Paris - Roubaix ensiesté
Préparation de stage [de triathlon]

Everybody has become a business man (or woman)

 

    En ce week-end d'avril, nous nous sommes déplacés, ce qui n'est pas si fréquent (1). Nous avons pris des trains, des bus, un taxi, des métros.

Parmi les trains deux TGV. En première, par la grâce de billets qui n'étaient guère plus chers qu'en seconde (2).
Curieusement, là où d'ordinaire on croise des personnes bossant, dont certaines ostensiblement, ces deux trajets furent particulièrement calmes.

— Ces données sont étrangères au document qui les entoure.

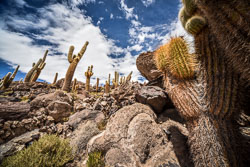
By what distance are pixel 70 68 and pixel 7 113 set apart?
21.7 ft

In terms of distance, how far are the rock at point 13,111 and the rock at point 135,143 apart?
2.88 meters

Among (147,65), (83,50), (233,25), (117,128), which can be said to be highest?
(83,50)

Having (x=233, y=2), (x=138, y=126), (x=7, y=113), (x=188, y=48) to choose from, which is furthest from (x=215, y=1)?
(x=7, y=113)

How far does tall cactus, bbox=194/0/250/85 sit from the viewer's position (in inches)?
35.0

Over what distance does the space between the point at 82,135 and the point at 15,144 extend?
165 cm

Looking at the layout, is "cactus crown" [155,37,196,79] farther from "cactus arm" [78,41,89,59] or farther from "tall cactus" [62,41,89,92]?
"cactus arm" [78,41,89,59]

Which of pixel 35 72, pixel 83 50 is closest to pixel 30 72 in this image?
pixel 35 72

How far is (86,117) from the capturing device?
12.2ft

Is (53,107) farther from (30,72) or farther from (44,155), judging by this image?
(30,72)

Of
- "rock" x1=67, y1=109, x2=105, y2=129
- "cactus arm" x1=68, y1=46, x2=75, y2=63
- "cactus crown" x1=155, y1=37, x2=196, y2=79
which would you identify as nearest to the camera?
"cactus crown" x1=155, y1=37, x2=196, y2=79

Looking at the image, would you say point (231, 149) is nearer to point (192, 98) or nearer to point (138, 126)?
point (192, 98)

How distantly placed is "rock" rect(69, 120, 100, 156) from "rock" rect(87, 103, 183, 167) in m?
0.43

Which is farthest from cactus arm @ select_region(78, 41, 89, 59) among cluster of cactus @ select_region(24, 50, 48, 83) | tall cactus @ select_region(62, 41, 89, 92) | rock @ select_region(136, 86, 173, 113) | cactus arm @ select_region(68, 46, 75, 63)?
rock @ select_region(136, 86, 173, 113)

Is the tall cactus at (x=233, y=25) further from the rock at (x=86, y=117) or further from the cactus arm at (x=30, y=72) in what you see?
the cactus arm at (x=30, y=72)
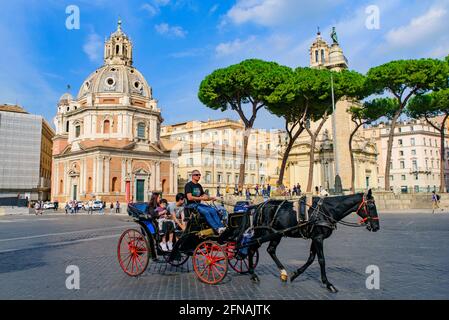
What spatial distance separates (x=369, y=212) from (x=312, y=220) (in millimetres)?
924

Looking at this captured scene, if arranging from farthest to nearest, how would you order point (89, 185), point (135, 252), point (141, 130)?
1. point (141, 130)
2. point (89, 185)
3. point (135, 252)

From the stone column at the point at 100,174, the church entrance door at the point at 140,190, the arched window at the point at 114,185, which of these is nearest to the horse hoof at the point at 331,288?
the stone column at the point at 100,174

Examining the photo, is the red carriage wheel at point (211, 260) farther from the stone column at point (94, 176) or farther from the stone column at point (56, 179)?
the stone column at point (56, 179)

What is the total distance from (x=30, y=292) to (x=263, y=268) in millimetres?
4332

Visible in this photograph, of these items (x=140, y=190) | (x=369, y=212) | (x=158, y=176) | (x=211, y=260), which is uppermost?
(x=158, y=176)

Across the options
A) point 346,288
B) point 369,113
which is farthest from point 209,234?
point 369,113

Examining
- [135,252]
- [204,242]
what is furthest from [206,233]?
[135,252]

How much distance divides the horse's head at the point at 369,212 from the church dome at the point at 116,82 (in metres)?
51.5

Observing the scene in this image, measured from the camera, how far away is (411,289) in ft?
19.5

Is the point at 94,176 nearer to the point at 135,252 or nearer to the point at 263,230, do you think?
the point at 135,252

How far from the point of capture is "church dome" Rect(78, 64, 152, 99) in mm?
54625

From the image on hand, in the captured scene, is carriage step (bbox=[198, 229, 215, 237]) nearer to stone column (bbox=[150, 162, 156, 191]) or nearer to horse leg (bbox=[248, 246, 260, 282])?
horse leg (bbox=[248, 246, 260, 282])

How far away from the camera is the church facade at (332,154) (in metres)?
42.7

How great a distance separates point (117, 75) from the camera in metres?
55.7
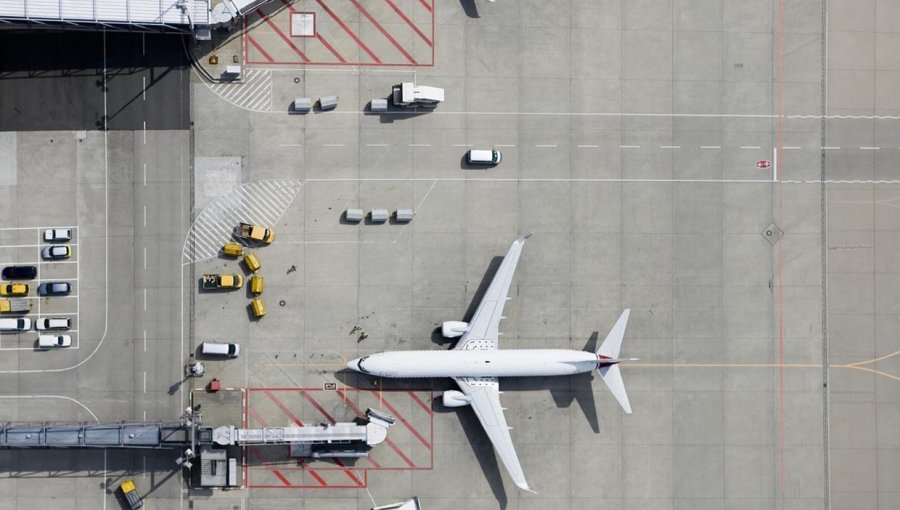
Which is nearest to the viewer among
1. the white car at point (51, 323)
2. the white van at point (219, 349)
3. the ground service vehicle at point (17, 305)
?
the white van at point (219, 349)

Le seul bruit fut un homme fredonnant à un moment et auquel l'un de ses voisins immédiat a fait remarquer "Monsieur, vous chantez faux", ce qui était injuste car son fredonnement n'était pas désagréable, mais l'argument le plus efficace pour lui passer l'envie de continuer.
À l'inverse, tous les autres trajets se firent en entendant des conversations directes ou téléphoniques, liées à des affaires en cours. 
Il y a eu le gars de notre banlieue, qui avait des pochettes (sic) à livrer, ne n'inquiète pas, tu me connais, je travaille carré carré.
Les deux dames qui parlaient stratégie managériale ou quasi alors que ce qui transparaissait était aussi que leurs jobs ne devaient pas être très qualifiés. Mais voilà, il convient désormais de tout vendre et tout stratégiser.
Le taxi qui nous a un peu parlé stratégie d'anticipation dans les choix d'équipement.
Deux jeunes plus ou moins cadres et très dynamiques qui évoquaient des stratégies aussi, de changement d'entreprise et de salaires (j'imagine bruts annuels) à 50 k ou 60 k (K€ I presume), dans "la data", et comment négocier ça, parce qu'on le vaut bien. La jeune femme semblait légèrement en retrait, je crains qu'elle ne puisse prétendre à autant, du simple fait de n'être pas un homme.
Et c'était le week-end.

Le capitalisme l'a emporté, malgré les dégâts qu'il fait et qu'il nous pousse inlassablement à bousiller notre planète, produire toujours plus pour toujours plus d'êtres humains qu'il déshumanise en passant : nous avons tous tout le temps quelque chose à vendre, quelque chose à acheter (3), et nous-même à placer.
Tout n'est plus qu'objectifs, recherches de performances et stratégies.
À l'heure où les "intelligences artificielles" vont nous supplanter dans tout ce qui nécessite une stricte efficacité, ce n'est pourtant pas le moment de perdre l'art de perdre du temps, de faire des choses pour le plaisir ou pour faire plaisir, ou simplement parce que c'est amusant ou que ça fait du bien.
L'art de faire des choses sans compter, sans calculs et sans arrière-pensées, l'art de l'involontaire et du "pas exprès".
Mais il est sans doute déjà trop tard. 
Nous sommes toutes et tous conditioné·e·s.
Et le week-end on ne se relâche pas.

 

(1) Je pense que nous ne saurons plus être aussi mobiles qu'avant la pandémie. Il y a désormais un grand besoin de jours sans rien où l'on se laisse porter par le déroulé de la journée et la nécessité de dormir pour récupérer. 
(2) En fait le problème était plutôt dans l'autre sens, qu'en seconde ils étaient chers. Le prix du train devrait être abordable aussi pour les gens qui ont un emploi à horaires classiques et donc peu de possibilités pour partir en décalés, mais pas nécessairement beaucoup d'argent.
(3) Y compris les acheteurs frugaux qu'en tant que demi-vieux pas spécialement argentés le Joueur de Pétanque et moi sommes.